You don't from a sequencing point of view.  Given ordered delivery, the
reply cannot get there first.

> If the write fails for some reason we cant send success in the
> reply.

My understanding is that if the RDMA_WRITE fails, the send will not succeed
and that you could queue the request to do the RDMA_WRITE and the send at
the same time.  To me, that seems counterintuitive, but I think that is the
way RC works

On Tue, Sep 20, 2016 at 7:27 PM, karen deitke <karen.deitke@oracle.com>
wrote:

>
>
> On 9/17/2016 4:15 AM, David Noveck wrote:
>
> > where with the RDMA_WRITE we do not need to wait? (i.e.
> > sections 2.2 and 2.3)
>
> Actually, that is why there is not an internode round trip which
> contributes to latency.
>
> I do distinguish in  this documentbetween round-trips which do and do not
> contribute to latency.  For example, I mention certain acks which re part
> of round trips that nobody has to wait for.
>
> I believe that there is no ack for an RDMA write but I've never actually
> looked on the wire to see that.  I imagine that there might be certain rare
> cases in which some sort of separate ack were sent.  For example, if you
> did multiple RDMA write in sequence without a SEND or there were a long
> delay without the response being sent, a separate ACK of the RDMA WRITE
> might be sent.
>
> However, in the common case, in which a SEND immediately follows, the RDMA
> WRITE, there is no need for a separate ACK and I believe the ACK of the
> SEND suffices to assure the responder RNIC, that both
> previous operations have completed successfully.
>
> I'm not seeing that this is how it works on solaris unless I'm
> misunderstanding something.  We can potentially issue multiple RDMA_WRITES
> for one NFS READ, but we do wait for the last RDMA_WRITE to complete, then
> go on to RDMA SEND the reply.  We need to wait for the write to confirm it
> completed successfully before sending the reply.  If the write fails for
> some reason we cant send success in the reply.
> Karen
>
>
> On Thu, Sep 15, 2016 at 2:58 PM, karen deitke <karen.deitke@oracle.com>
> wrote:
>
>> Thanks,
>>
>> That clears things up.  Next question, are you saying that an RDMA_WRITE
>> is NOT an internode round trip and an RDMA_READ is an internode round trip,
>> because we have to wait for the data from the RDMA_READ before proceeding,
>> where with the RDMA_WRITE we do not need to wait? (i.e. sections 2.2 and
>> 2.3)
>>
>> Karen
>>
>>
>> On 9/12/2016 2:24 PM, David Noveck wrote:
>>
>> > I'm confused by this summarization.
>>
>> :-(.  Let's see what I can do to make this clearer.
>>
>> > In the text above you indicate 3 different places where "internode
>> round trip is involved, yet in the summary you only mention 2.
>>
>> The point I was trying to make was that, although there were three
>> round-trips, only two contribute to the request latency.  In some
>> cases, there is a round trip because an ack is sent, but because neither
>> the client nor the server is waiting for it.
>>
>> > What is the definition of an "internode round trip?"
>>
>> Any situation in which a message is sent in one direction and, after
>> that, another message is sent in the opposite direction.
>>
>> > Also its unclear to me what you mean my "in the context of a connected
>> operation".

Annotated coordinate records
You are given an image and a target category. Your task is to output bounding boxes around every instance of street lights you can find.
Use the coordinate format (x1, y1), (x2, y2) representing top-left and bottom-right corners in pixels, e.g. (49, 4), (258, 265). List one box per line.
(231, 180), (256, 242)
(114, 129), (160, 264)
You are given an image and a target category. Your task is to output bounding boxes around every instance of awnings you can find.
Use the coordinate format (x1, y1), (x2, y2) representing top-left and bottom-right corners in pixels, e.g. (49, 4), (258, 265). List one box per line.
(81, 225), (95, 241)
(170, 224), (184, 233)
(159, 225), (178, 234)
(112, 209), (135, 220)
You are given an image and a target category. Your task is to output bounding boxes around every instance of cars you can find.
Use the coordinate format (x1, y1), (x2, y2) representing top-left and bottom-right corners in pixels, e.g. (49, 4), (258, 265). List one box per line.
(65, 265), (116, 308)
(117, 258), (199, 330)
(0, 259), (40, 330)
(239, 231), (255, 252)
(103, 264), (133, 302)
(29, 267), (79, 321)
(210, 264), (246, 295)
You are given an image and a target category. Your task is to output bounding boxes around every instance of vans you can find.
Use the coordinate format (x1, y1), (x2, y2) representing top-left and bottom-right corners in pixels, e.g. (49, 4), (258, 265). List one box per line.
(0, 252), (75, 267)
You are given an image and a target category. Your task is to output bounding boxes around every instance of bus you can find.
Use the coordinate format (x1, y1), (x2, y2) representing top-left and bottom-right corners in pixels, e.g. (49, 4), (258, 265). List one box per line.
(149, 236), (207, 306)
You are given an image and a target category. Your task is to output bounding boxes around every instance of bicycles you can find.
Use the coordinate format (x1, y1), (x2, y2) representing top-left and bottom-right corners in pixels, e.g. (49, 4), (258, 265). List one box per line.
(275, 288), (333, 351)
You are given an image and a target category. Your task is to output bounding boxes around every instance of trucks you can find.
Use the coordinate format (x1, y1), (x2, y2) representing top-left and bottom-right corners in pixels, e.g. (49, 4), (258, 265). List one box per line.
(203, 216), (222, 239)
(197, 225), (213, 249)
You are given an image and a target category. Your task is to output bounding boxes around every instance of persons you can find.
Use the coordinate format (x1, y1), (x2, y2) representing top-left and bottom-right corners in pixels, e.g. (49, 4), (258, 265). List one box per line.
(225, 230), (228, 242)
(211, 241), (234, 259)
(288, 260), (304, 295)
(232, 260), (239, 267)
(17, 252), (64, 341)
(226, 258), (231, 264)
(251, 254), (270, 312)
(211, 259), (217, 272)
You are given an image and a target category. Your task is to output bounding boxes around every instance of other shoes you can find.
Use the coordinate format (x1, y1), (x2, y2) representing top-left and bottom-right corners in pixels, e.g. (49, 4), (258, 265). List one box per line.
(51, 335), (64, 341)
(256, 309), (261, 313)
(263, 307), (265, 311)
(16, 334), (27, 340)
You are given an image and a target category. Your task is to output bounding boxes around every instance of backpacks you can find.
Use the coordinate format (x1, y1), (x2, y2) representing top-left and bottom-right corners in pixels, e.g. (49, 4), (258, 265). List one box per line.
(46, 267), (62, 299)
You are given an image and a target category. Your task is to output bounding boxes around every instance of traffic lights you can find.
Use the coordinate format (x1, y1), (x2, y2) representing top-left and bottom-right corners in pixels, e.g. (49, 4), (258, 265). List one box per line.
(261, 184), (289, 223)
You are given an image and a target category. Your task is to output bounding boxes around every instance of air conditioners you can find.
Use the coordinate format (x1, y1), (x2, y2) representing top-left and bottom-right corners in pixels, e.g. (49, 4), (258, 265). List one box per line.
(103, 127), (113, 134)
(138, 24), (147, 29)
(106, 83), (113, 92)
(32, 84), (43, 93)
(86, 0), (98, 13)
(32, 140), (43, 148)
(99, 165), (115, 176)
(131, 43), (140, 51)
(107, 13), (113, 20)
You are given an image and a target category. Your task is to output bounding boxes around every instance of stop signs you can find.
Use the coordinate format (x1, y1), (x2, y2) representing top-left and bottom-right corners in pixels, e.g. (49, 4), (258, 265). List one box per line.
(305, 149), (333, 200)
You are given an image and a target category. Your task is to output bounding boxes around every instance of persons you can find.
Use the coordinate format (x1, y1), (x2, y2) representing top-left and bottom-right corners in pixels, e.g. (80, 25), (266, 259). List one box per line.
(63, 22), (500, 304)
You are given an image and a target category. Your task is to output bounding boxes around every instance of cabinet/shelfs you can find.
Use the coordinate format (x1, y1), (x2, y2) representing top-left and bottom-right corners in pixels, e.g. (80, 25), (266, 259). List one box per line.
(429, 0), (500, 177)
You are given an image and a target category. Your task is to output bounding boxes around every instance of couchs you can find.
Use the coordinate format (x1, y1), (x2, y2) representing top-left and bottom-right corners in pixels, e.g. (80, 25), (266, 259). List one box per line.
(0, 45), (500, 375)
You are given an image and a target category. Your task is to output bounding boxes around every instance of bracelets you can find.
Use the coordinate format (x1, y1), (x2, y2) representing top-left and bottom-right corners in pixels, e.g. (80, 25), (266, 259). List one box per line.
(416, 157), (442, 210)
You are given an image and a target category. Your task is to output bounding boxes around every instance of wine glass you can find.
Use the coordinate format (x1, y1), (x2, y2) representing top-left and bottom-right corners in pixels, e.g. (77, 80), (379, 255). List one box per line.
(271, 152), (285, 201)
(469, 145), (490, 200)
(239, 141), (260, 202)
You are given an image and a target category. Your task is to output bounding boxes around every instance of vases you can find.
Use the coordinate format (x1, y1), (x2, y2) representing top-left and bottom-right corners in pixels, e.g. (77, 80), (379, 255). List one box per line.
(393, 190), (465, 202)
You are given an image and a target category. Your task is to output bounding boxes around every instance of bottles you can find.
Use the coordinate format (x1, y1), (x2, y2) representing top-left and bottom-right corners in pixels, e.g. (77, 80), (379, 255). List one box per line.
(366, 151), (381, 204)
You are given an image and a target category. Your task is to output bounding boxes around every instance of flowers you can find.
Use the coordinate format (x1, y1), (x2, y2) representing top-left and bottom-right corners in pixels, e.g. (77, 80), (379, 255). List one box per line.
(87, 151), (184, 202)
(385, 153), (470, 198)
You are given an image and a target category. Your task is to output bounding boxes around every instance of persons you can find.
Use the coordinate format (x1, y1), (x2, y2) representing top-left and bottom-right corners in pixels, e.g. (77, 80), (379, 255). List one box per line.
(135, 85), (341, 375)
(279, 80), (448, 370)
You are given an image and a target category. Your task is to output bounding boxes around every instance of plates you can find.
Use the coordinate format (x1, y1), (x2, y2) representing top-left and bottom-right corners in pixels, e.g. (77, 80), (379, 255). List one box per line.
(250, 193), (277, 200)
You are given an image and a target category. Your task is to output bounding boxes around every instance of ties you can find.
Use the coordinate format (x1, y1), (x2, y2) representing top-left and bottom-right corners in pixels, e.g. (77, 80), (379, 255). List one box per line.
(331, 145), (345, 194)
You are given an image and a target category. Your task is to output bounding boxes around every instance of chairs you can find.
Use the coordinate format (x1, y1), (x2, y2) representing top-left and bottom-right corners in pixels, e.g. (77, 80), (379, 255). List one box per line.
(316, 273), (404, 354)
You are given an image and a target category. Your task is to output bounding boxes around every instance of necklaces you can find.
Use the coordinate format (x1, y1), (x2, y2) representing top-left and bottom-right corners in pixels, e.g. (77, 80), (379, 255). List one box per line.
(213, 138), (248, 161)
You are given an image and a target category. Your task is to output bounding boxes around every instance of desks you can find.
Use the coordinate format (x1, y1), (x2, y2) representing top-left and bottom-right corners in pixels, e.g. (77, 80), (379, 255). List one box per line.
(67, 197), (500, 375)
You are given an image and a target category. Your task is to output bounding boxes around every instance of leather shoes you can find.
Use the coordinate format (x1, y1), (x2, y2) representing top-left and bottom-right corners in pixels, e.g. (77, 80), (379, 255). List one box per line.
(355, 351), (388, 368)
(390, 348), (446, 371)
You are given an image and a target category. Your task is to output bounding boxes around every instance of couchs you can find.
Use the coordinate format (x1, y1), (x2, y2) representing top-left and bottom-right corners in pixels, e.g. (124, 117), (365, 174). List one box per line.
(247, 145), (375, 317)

Task requirements
Can you write the next part of the email thread about RDMA writes and round trips, starting right after its final line? This material has no connection to the email thread about RDMA writes and round trips.

Result of this task
>>
>> maybe I should have said, "Because this reliable connected operation in
>> which messages are acked.
>>
>> > Also you mention that there are two-responder-side interrupt latencies,
>> are you referring to the notification of the RDMA_READ
>> > and the send completion queue for sending the response?
>>
>> I'm referring to the notification that the request has been received and
>> and the notification that the RDMA_READ has comnpleted.
>>
>> Does this interrupt latency come into play in the latency of the
>> operation?
>>
>> I think the two I mentioned do.
>>
>> > Once the client side gets the response it can continue, even if the
>> server thread is still waiting for notification of a successful send
>> correct?
>>
>> Yes.
>>
>> > Also are you missing the interrupt latency of the send on the client?
>> In addition to the interrupt latency of receiving the reply?
>>
>> I don't think that contributes to latency.  The request processing can
>> continue once the request is received on the server, even if the client
>> has not received notification of the completion of the send.
>>
>> On Mon, Sep 12, 2016 at 3:52 PM, karen deitke <karen.deitke@oracle.com>
>> wrote:
>>
>>> Hi Dave,
>>>
>>> I'm struggling following this below:
>>>
>>>    o  First, the memory to be accessed remotely is registered.  This is
>>>       a local operation.
>>>
>>>    o  Once the registration has been done, the initial send of the
>>>       request can proceed.  Since this is in the context of connected
>>>       operation, there is an internode round trip involved.  However,
>>>       the next step can proceed after the initial transmission is
>>>       received by the responder.  As a result, only the responder-bound
>>>       side of the transmission contributes to overall operation latency.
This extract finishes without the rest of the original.